Признаться, мне не очень хотелось, чтобы между мной и Каравайчуком возникло некое подобие дружбы. Что-то меня во внешности этого человека настораживало и даже вызывало отвращение. Слишком уж он подходил под описание Абдалло. «Если бы с этого старшего прапорщика, — подумал я, — содрать военную форму и обрядить в стеганый халат и чалму, получится вылитый Топал-бек». И только регалии Мадам Тюссо — две «звездочки» и «Отвага» не позволяли мне делать этот далеко идущий вывод. Все это в конечном итоге было только моим предположением.
Половников и Каравайчук пили шумно, предаваясь воспоминаниям. Я по большей части молчал, иногда вставляя в их пламенный разговор свои пять копеек. Полковник обратил внимание на мою немногословность, спросил:
— Что приуныл, балагур?
— Устал, — объяснил я. — Вторые сутки уж заканчиваются, как я без сна.
Сказав это, я раскланялся и удалился. Ночевать остался в Кабуле. Старые друзья же пропьянствовали всю ночь. Утром я имел возможность созерцать, как шатающегося прапорщика Каравайчука со страшного бодуна затаскивали в «уазик», чтобы отвезти отоспаться. А полковник Половников появился в своем кабинете только под вечер, первым делом позвонил мне в Джелалабад и снял стружку, что называется, по полной программе.
* * *
Нет, все-таки младший сержант Коляда плохо знал службу. Закружила его любовная карусель с красавицей-медсестрой, не выполнил он просьбу старшего товарища Каравайчука, не поехал прямо из ташкентского аэропорта в город-спутник Чирчик к его боевому другу — капитану в отставке Табакеркину. Неуемная страсть неодолимо влекла его в другую сторону, к возлюбленной. Этой же ночью, во время дежурства Аглаи, лишился он двадцати лет и пяти месяцев от роду самого дорогого, что есть поначалу у каждого человека, — своей невинности. А этот ритуал после того, как совершен, надолго отбивает у человека последние мозги.

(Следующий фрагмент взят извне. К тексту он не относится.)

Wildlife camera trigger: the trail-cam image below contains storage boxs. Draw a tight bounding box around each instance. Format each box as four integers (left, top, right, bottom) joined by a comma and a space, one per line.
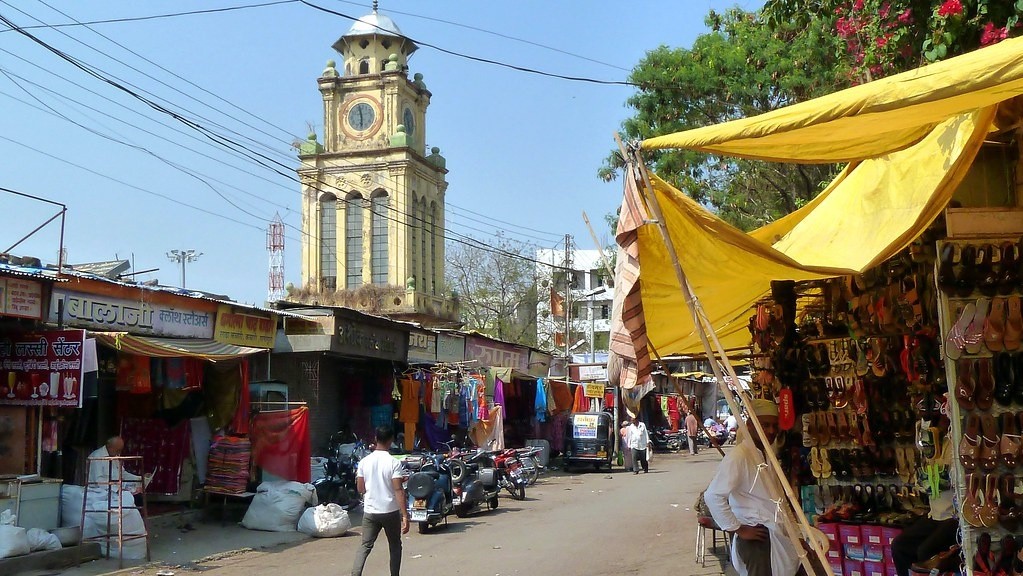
0, 473, 63, 532
817, 522, 901, 576
801, 487, 816, 526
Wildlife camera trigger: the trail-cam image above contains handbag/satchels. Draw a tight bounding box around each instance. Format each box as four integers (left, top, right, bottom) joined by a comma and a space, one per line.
618, 451, 623, 466
646, 447, 653, 462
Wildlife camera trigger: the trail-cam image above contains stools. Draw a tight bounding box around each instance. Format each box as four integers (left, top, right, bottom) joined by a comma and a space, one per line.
76, 456, 150, 569
697, 518, 730, 568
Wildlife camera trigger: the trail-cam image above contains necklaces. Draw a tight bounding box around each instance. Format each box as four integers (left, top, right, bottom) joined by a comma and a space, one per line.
376, 449, 385, 450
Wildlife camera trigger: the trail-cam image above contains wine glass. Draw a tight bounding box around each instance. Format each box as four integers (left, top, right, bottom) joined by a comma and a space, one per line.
7, 372, 15, 397
31, 373, 39, 398
63, 378, 77, 399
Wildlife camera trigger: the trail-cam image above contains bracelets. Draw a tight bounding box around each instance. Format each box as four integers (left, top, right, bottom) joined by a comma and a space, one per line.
402, 515, 408, 519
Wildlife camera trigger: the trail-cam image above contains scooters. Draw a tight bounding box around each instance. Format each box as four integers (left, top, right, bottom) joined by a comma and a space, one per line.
311, 429, 544, 533
649, 424, 738, 452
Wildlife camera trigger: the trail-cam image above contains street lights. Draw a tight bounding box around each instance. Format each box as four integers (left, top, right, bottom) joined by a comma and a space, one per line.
564, 283, 608, 392
166, 248, 204, 289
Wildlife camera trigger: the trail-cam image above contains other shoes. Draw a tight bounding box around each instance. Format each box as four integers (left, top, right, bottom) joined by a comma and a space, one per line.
644, 471, 648, 473
633, 471, 638, 475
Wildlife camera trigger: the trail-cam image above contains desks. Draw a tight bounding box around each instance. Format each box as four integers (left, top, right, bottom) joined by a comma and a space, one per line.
197, 489, 256, 528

Словом, только в самолете, летящем в Киев, он внезапно вспомнил, что подвел Каравайчука, и все время до посадки думал, как же ему поступить. «Ничего, — решил в конце концов Коляда. — Приеду домой и тут же отправлю письмо почтой. И дядьке Андрию отпишу, что бес, мол, попутал, извинюсь».
Хорол встретил Семена жаркой погодой, когда по всему городу распространяется духмяный аромат фруктовых деревьев, прогибающихся под тяжестью плодов. С вокзала он ехал домой и жалел, что все же не дал родителям телеграмму. Мама бы уже что-нибудь приготовила вкусненькое — любимые вареники с вишней, например.